A1 Refereed original research article in a scientific journal
Impact of the addition of antithymocyte globulin to post‐transplantation cyclophosphamide in haploidentical transplantation with peripheral blood compared to post‐transplantation cyclophosphamide alone: A retrospective study on behalf of the Cellular Therapy and Immunobiology Working Party of the European Society for Blood and Marrow Transplantation
Authors: Capes, Antoine; Mooyaart, Jarl E.; Blaise, Didier; Bramanti, Stefania; Kwon, Mi; Mohty, Mohamad; Chevallier, Patrice; Vydra, Jan; Reményi, Péter; Forcade, Edouard; López Corral, Lucía; Itälä‐Remes, Maija; Bazarbachi, Ali; Derenzini, Enrico; Hoogenboom, Jorinde D.; Kuball, Jürgen; Battipaglia, Giorgia; Malard, Florent; Ruggeri, Annalisa
Publisher: Wiley
Publication year: 2025
Journal: British Journal of Haematology
Journal name in source: British Journal of Haematology
Article number: bjh.70050
ISSN: 0007-1048
eISSN: 1365-2141
DOI: https://doi.org/10.1111/bjh.70050
Web address : https://doi.org/10.1111/bjh.70050
Self-archived copy’s web address: https://research.utu.fi/converis/portal/detail/Publication/499690950
In the setting of haploidentical haematopoietic cell transplantation (HCT), post-transplant cyclophosphamide (PTCy) has dramatically reduced the incidence of graft-versus-host disease (GVHD) and non-relapse mortality. To further reduce GVHD incidence, the addition of antithymocyte globulin (ATG) to PTCy was evaluated in retrospective and non-comparative prospective studies showing promising results.

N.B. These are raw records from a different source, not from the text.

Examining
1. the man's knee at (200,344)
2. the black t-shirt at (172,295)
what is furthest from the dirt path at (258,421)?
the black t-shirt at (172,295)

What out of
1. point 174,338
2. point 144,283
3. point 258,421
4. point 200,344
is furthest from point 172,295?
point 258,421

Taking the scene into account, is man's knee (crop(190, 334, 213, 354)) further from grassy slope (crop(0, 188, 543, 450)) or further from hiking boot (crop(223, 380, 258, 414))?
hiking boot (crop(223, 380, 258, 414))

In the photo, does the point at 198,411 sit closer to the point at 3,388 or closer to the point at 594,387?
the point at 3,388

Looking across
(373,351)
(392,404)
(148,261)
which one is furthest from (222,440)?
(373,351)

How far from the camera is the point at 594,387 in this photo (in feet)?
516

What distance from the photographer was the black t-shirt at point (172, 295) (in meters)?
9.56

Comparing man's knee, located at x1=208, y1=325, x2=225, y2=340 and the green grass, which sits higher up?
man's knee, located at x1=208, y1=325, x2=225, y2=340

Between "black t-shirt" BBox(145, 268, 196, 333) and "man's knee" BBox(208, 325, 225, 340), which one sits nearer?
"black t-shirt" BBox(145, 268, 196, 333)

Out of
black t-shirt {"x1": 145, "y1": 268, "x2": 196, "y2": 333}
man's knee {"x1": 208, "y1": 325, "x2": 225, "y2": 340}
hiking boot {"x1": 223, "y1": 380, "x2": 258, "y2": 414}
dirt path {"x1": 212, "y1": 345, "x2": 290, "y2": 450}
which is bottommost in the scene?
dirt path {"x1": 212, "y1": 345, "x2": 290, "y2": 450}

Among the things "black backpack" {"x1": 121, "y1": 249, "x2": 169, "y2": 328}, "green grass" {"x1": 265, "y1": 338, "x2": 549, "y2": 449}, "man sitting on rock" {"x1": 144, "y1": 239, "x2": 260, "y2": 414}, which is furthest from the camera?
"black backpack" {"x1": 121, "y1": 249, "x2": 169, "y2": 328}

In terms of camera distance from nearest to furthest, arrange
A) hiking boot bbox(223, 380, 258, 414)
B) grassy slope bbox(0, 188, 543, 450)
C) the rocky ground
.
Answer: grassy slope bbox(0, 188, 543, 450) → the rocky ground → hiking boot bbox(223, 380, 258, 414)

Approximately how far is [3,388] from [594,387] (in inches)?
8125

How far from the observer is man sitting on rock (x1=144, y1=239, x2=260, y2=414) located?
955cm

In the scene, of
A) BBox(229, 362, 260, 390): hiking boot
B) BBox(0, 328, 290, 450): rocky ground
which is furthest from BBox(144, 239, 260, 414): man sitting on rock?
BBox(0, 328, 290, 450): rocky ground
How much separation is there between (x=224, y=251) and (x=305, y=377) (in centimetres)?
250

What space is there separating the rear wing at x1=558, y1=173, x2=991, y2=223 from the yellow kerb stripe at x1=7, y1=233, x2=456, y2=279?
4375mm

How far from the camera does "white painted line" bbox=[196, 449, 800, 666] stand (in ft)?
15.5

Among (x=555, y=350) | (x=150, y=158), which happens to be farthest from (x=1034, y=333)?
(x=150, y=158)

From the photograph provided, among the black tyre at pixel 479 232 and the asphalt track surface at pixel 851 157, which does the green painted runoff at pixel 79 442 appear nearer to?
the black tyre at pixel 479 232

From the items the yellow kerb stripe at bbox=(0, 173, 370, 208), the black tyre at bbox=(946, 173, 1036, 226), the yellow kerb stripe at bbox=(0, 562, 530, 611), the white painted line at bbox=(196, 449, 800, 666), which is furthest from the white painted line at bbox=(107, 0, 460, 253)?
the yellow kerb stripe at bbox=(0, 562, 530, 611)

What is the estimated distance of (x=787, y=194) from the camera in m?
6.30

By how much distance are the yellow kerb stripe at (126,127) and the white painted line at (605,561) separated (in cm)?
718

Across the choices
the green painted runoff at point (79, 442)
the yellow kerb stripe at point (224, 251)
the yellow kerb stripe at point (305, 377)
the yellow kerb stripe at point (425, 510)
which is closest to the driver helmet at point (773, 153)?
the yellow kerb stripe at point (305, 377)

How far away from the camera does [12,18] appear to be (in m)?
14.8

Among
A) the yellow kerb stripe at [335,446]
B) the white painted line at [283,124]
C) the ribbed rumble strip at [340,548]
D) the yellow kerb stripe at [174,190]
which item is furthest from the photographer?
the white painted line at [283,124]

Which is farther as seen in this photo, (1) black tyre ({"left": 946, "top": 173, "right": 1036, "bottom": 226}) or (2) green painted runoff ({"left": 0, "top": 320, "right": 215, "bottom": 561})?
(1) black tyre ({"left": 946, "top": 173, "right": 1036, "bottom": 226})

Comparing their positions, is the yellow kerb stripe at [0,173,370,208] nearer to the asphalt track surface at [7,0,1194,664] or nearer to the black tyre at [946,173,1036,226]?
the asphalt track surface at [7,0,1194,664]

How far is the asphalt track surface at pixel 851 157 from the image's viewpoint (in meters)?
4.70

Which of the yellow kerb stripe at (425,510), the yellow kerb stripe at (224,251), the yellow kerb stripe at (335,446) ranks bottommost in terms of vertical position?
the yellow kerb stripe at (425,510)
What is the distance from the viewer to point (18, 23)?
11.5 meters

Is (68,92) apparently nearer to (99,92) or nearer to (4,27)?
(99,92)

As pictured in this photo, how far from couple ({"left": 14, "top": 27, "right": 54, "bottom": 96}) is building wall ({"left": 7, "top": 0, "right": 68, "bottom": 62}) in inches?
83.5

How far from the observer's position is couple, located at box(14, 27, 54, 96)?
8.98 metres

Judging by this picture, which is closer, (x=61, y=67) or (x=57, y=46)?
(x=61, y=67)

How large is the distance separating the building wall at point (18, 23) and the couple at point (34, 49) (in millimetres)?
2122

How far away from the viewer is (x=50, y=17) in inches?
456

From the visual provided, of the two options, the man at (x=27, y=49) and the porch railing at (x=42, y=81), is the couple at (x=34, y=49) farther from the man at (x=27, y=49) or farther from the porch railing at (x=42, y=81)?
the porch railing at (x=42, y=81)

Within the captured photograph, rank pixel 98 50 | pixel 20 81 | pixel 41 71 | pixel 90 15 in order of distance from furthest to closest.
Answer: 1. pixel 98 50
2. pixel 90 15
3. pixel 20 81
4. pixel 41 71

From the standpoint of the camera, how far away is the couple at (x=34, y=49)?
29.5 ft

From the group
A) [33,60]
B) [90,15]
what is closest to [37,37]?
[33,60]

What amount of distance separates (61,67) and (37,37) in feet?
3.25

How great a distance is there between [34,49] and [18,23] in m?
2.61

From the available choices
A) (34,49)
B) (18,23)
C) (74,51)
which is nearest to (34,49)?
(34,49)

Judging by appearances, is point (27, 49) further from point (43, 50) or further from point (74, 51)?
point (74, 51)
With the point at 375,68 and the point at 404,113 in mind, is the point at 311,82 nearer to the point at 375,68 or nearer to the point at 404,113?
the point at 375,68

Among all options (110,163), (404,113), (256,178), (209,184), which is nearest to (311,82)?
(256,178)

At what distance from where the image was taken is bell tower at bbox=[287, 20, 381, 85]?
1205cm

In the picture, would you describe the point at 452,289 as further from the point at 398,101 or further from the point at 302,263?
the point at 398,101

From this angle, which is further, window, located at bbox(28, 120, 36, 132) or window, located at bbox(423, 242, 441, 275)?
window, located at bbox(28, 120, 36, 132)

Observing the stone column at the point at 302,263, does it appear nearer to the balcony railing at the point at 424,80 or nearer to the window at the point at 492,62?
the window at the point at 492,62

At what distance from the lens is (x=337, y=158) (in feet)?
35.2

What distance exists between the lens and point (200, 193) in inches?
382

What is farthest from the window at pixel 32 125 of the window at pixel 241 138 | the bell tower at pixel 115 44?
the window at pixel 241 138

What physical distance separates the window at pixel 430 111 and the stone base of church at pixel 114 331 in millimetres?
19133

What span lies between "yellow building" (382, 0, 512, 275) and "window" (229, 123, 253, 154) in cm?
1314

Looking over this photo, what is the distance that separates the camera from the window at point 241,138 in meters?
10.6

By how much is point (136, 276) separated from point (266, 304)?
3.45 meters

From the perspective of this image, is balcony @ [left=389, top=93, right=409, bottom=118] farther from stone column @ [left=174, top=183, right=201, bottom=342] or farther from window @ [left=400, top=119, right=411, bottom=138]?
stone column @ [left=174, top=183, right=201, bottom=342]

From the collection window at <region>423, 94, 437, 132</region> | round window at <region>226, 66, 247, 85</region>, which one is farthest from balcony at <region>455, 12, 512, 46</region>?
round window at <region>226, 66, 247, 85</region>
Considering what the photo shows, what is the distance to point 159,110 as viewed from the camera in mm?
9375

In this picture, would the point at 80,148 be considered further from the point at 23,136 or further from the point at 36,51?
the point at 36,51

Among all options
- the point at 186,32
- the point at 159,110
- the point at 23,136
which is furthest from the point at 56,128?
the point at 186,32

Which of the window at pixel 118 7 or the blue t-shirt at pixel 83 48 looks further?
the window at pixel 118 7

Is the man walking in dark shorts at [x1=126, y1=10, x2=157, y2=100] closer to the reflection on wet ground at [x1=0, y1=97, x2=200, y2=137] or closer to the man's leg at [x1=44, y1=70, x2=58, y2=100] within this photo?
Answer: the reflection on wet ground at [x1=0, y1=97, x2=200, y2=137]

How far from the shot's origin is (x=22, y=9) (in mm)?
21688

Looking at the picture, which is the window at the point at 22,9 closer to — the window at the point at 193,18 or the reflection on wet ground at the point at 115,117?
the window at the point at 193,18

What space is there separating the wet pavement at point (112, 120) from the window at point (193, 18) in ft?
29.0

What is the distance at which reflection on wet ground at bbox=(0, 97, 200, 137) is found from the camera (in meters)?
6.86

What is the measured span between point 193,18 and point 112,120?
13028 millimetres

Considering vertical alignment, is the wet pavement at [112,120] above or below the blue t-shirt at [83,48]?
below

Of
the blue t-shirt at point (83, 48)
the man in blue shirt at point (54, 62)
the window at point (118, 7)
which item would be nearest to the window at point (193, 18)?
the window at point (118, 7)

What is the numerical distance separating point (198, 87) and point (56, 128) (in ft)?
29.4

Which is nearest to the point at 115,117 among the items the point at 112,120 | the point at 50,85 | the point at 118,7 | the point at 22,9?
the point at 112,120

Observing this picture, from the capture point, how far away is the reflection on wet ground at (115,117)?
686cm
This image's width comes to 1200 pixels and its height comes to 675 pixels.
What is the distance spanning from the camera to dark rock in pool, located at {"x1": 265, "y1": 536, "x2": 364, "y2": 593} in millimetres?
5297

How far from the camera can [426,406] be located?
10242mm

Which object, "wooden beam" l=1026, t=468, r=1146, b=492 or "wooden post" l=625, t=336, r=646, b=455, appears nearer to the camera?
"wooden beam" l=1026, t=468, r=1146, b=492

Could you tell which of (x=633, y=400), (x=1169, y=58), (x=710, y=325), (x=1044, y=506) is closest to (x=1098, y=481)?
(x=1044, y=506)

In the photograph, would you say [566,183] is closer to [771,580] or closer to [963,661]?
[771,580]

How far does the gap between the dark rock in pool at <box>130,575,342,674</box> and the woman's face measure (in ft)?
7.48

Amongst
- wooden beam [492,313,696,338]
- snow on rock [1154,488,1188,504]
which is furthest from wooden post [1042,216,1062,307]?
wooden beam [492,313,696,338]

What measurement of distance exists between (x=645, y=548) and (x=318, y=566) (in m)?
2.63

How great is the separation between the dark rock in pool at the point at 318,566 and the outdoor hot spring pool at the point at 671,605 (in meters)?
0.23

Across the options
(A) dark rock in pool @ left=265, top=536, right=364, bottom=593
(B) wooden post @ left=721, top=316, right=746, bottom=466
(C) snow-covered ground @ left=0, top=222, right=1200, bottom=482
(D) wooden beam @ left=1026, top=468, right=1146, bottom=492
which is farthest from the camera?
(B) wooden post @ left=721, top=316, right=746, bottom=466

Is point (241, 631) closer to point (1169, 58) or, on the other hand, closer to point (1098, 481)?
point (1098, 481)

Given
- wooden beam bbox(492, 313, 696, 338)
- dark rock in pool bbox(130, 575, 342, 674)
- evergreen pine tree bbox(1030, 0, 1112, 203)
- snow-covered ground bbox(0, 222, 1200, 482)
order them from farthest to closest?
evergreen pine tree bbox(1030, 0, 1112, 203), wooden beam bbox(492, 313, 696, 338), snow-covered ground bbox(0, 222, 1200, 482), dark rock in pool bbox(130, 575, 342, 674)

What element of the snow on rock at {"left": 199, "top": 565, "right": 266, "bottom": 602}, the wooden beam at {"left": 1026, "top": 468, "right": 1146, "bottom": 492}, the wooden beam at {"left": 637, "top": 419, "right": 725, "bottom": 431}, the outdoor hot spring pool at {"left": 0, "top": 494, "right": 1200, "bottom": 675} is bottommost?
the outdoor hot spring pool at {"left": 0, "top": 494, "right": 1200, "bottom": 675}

We conducted a large retrospective analysis of the European Society for Blood and Marrow Transplantation (EBMT) registry to evaluate this approach. We analysed haploHCT with peripheral blood stem cells performed for haematological malignancies between 2014 and 2021. GVHD prophylaxis included either PTCy alone or PTCy+ATG. Four thousand five hundred and nineteen patients were analysed in the PTCy only group versus 675 with PTCy+ATG. Median follow-up was 29.80 months. In univariate analysis, 2-year GVHD-free, relapse-free survival (GRFS), relapse-free survival (RFS), overall survival (OS), cumulative incidence of relapse, non-relapse mortality (NRM) and chronic GvHD (cGVHD) were, respectively: 40.5% versus 37.5% (p = 0.098), 50.9% versus. 45.8% (p = 0.015), 56.9% versus 52.5% (p = 0.01), 24.2% versus 28.1% (p = 0.032), 25% versus 26.1% (p = 0.49) and 28.4% versus 18.5% (p < 0.001). aGVHD did not differ. After multivariable adjustment, OS and RFS were lower in the PTCy+ATG group: HR = 1.18 (p = 0.037) and HR = 1.18 (p = 0.027) and patients receiving PTCy+ATG had less cGVHD: HR = 0.68 (p = 0.004). In that retrospective analysis, the addition of ATG to PTCy for GVHD prophylaxis in haploHCT was associated with a reduction of cGVHD but also a worse OS and RFS.